Cochrane cement truck driver Daniel Tschetter was granted statutory release June 14 after serving two-thirds of a five-and-a-half-year sentence for manslaughter.
Daniel Tschetter was released from jail June 14.
Daniel Tschetter was released from jail June 14.

Cochrane cement truck driver Daniel Tschetter was granted statutory release June 14 after serving two-thirds of a five-and-a-half-year sentence for manslaughter.

Tschetter was sentenced in May 2009 after his truck slammed into a vehicle stopped at a red light two years prior in Calgary. The collision killed all five occupants – Chris Gautreau, 41, his 33-year-old girlfriend, Melaina Hovdebo, his two daughters, Alexia, nine, and Kiarra, six, and Hovdebo’s 16-month-old son, Zachary Morrison.

On May 16, Tschetter was denied early parole after a split decision by the Parole Board of Canada, with one judge voting to grant parole and the other rejecting.

Appearing before the board in Calgary, Tschetter was seeking full parole, despite being eligible for statutory release approximately one month later.

Following the split decision, Tschetter said he would no longer seek early release prior to his June 14 statutory release, as mandated by law.

“I’m not going to go to another hearing, I’m going to go now until my stat,” Tschetter said to reporters following the May 16 decision. “Every time you go to a hearing, you have to realize you’re opening up old wounds, and the hearings don’t get any easier, they get tougher.”

Herb Grinder, the uncle of victim Zachary Morrison, said the release came too early. “What kind of deterrent is that?” he questioned at a press conference in May. “I find that hard to believe.”

Morrison’s aunt, Tracey Grieder, said she does not believe Tschetter is sorry for what he did.

“I don’t really think he is sorry,” she said. “I think he says it for the court.”

Tschetter said that being sorry for what he did was ‘an understatement.’

“If anyone doubts me, I’ll challenge them to walk in my boots for two minutes,” said Tschetter. “You can’t. There’s no words left…the pain, the anguish, the anxiety.
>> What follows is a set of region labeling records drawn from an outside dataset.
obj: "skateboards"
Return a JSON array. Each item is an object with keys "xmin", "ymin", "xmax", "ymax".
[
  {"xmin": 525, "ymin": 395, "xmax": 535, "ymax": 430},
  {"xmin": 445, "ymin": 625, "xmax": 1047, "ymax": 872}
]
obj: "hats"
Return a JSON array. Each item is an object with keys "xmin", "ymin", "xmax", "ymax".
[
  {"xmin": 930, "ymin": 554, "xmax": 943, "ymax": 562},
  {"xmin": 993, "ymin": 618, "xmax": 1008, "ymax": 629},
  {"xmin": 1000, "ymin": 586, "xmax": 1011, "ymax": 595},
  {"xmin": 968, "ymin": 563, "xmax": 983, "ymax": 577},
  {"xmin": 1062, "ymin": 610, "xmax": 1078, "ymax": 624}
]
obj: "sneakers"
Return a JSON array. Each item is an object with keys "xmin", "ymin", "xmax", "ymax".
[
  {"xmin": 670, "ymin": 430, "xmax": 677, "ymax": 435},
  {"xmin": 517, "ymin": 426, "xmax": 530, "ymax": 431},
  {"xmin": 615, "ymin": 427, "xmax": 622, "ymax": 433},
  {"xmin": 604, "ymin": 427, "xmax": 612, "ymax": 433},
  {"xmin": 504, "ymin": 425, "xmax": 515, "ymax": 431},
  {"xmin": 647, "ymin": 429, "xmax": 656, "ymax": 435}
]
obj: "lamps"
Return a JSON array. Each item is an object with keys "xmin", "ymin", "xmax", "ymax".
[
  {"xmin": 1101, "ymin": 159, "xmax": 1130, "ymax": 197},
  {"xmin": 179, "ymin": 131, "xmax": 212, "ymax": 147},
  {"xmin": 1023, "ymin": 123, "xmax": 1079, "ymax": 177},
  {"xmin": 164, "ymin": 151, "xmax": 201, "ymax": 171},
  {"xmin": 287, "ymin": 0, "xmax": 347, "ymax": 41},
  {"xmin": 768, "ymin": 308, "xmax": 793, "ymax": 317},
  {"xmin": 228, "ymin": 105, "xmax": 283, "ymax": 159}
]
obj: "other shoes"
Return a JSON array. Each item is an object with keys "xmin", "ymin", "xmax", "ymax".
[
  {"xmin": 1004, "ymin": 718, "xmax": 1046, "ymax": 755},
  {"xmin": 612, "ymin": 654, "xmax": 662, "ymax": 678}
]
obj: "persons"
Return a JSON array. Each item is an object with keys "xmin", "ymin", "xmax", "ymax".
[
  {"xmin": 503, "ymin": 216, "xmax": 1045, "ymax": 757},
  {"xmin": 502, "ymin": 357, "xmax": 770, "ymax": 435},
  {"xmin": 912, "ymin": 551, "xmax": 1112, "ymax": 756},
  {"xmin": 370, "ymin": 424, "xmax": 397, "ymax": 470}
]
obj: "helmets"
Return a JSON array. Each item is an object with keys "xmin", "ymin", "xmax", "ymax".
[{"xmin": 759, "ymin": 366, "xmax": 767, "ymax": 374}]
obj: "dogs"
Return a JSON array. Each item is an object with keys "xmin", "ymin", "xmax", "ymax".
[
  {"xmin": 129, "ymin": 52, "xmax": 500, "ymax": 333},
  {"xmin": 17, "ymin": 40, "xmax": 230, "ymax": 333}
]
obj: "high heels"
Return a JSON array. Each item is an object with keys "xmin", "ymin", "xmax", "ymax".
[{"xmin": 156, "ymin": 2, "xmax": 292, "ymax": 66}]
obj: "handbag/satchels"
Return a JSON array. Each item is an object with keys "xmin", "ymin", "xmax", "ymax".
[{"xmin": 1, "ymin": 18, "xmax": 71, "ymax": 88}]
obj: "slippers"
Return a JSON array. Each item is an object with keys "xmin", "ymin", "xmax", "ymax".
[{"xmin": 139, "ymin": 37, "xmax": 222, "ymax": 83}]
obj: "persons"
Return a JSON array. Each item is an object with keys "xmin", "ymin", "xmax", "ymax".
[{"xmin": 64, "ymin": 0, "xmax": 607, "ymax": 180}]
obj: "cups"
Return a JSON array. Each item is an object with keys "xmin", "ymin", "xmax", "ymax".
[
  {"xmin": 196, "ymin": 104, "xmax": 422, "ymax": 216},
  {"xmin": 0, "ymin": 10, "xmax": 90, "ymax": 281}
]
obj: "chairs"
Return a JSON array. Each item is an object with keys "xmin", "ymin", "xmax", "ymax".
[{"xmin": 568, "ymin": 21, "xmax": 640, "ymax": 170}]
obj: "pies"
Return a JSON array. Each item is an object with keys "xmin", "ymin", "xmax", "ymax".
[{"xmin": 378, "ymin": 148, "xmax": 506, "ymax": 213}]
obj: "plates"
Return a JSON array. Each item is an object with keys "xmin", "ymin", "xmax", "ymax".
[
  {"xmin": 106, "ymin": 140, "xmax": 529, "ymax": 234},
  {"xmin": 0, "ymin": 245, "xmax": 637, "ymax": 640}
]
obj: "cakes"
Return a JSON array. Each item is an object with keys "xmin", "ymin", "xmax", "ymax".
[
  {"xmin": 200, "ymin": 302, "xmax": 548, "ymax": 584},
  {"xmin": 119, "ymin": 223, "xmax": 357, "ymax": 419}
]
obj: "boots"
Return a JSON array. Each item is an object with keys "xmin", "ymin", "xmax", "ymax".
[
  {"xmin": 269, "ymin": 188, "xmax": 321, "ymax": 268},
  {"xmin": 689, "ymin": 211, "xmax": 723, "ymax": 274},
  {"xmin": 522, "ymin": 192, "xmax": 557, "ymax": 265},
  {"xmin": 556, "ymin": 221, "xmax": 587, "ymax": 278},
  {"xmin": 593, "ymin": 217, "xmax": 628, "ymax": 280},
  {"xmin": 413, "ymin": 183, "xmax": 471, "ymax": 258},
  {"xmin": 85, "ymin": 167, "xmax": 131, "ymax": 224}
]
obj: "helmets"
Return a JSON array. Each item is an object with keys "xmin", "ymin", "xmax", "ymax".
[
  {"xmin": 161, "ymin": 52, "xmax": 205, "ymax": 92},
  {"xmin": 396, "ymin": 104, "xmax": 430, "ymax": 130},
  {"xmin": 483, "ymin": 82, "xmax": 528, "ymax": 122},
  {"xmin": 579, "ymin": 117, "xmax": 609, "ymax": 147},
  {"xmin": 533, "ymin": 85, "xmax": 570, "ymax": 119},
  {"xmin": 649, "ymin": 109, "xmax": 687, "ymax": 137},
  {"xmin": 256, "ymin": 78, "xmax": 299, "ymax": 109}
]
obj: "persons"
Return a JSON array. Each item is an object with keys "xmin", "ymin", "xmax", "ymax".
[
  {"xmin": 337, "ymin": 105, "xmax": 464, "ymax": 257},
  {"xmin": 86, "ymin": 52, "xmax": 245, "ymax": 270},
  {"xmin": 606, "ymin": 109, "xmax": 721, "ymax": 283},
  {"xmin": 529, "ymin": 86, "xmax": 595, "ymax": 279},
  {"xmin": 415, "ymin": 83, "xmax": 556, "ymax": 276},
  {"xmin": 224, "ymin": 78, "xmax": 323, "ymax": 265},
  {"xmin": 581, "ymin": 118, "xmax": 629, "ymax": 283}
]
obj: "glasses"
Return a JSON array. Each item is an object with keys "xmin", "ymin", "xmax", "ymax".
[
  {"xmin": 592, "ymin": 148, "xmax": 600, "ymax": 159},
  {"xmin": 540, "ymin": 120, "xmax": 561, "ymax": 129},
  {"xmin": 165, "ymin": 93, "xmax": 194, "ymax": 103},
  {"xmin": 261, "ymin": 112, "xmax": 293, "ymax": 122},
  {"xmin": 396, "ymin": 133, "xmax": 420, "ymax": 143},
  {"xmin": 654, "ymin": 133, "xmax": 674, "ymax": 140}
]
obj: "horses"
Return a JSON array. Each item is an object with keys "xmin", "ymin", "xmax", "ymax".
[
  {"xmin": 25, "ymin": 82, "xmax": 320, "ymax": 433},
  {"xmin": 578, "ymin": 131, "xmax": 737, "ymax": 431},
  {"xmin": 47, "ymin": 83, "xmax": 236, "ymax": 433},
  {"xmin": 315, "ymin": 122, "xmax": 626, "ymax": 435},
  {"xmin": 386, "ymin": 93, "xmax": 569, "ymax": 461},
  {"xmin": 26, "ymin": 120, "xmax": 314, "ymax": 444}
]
The pain is beyond description…it’s that simple.”

Since the incident in December 2007, Tschetter has maintained that he was not intoxicated at the time of the collision, despite police finding him drinking from a vodka bottle when they arrived at the scene.

Tschetter has said the bottle was not for him, and that he had mistaken it for his water bottle.

Conditions of Tschetter’s parole forbid him to operate a motor vehicle. He was convicted of impaired driving in 1978.

Tschetter was granted day-parole Sept. 19, 2012, and from that point on served the remainder of his sentence in a halfway house.

Tschetter had visited Cochrane to see family several times since being granted unescorted, temporary passes from prison in October 2011.

An online petition was started by Crystal Gautreau, the niece of Christopher Gautreau, one of the victims, in July 2012 in an effort to stop Tschetter’s parole.